I can, but again, it's the cop who is the problem, not Google or Facebook or ALPRs.

> This is astoundingly pseudo-intellectual tripe.

It may sound like that for people who don't grok it, but it's actually also the base for my whole argument. If you understand this "tripe", then you can see that there are pretty much infinite ways you can use to obtain particular information; they only differ in cost. You can't ban them all. Progress of technology only reduces the cost of accessing some facts about the real world.

Let's look for ways to stop people from doing bad things instead of trying to fight the progress, with all the benefits it brings. For centuries we relied on limited access to information as a proxy for safety. We can't do that anymore.

> Everything we do, everything we say, has consequences that spread through the great web of causation

Like tracking, which could be used by political authorities to suppress political dissidents, employers to discriminate against homosexuals, or police to stalk or sexually harass a young woman.

Just because Google or Facebook or ALPRs don't intend for tracking to be used maliciously doesn't mean it won't.
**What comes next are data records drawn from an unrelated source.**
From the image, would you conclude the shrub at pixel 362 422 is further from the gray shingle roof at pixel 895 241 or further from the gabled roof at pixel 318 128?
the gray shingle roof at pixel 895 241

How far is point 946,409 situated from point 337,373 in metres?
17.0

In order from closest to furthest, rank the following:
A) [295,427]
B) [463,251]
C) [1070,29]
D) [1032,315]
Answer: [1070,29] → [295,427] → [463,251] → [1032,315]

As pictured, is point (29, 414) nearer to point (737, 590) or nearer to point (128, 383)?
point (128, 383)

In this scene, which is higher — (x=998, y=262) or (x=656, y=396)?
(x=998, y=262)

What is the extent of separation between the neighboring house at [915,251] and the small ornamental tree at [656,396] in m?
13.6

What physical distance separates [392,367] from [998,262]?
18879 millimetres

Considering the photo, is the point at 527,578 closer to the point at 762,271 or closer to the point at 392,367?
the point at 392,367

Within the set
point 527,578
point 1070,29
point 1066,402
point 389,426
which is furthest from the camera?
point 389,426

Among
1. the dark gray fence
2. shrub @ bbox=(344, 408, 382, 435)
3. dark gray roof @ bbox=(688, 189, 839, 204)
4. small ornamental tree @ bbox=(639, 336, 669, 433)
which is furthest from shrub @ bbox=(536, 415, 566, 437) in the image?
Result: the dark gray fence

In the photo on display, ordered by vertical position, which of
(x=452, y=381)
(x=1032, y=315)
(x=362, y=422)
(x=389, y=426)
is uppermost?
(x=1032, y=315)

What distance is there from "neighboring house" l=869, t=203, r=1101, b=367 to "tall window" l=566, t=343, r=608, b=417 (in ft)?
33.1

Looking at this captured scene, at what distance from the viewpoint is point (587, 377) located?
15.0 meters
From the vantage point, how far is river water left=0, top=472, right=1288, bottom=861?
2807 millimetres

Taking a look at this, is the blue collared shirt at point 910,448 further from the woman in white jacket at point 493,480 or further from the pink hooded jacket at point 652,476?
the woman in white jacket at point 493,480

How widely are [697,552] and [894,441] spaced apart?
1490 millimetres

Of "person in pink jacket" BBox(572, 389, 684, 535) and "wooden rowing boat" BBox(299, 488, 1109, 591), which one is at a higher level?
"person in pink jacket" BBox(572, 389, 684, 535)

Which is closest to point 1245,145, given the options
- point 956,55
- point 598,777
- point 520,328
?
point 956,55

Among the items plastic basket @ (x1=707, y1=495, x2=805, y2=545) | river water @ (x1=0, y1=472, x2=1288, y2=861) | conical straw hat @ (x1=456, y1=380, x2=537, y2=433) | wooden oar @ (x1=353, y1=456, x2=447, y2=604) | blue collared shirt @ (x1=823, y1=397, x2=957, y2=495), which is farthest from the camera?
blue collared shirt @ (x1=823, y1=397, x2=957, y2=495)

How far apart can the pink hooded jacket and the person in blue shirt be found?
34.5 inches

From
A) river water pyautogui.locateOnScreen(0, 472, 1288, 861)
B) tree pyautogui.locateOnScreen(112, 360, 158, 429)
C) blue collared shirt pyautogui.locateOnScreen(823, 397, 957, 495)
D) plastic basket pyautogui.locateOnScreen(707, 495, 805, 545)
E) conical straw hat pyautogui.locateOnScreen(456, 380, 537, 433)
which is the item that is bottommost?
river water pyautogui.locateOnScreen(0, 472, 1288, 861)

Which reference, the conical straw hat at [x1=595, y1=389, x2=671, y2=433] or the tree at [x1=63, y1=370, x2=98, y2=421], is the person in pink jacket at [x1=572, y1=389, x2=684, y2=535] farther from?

In fact, this is the entire argument against the NSA dragnet.

under that logic we should all be implanted with a sensor the records audio video of everything we see, say, and hear, as well as providing real time location data.

After all you have nothing to fear if you have nothing to hide.... right

No, this does not follow.

Also, "you have nothing to fear if you have nothing to hide" is only partially not true, and I think it deserves pointing out.

If you have nothing to hide, then you only have to fear evil people (who may want to harm you, and the more they know about you the easier it gets) and morons (who jump to conclusions).

the_ancient - under that logic, I should be allowed to record what I hear, and if I catch you ever lying to me or breaking your verbal promises, you won't be able to deny that.
Go for it. Nothing is stopping you from doing that. It's just people will think you're a weirdo for doing it.
I'm not a lawyer, but as far as I understand in USA it would be a crime in about half of states.
Do you own curtains?
Yes, I do, but I don't find them relevant here. Suing you for breaching my privacy is completely independent from the fact that if you caught me lying to you by peeking through the curtains, I'd only have myself to blame.
Spoken like somebody in a privileged position of not having anything that they believe must remain hidden.

Me spying on you while you are in your home would be illegal, because you deserve some baseline privacy. Me tracking you around town should similarly be illegal.

You "blaming yourself" if I illegally violate your privacy is nothing but senseless and shameless victim blaming.

It wasn't clear that there was an affair happening.
I don't know. People are unlikely to remember the license plate (unless it strikes an obvious pattern) but a person who was so inclined could write numbers down manually and store them indefinitely a bit like a CPU with no storage mechanism simply would hold the data in volatile memory... unless we plug in a hard drive.
I'm imagining a future where most cameras have Street View style blurring in their hardware. Where vintage digital cameras are sought after and illicit manufacturers produce unauthorised copies with the feature disabled.
I have a picture of my cars license plate in my phone for convenient access. Furthermore, if I am ever in a fender bender I want to have the ability to photograph everything, with license plates unblurred.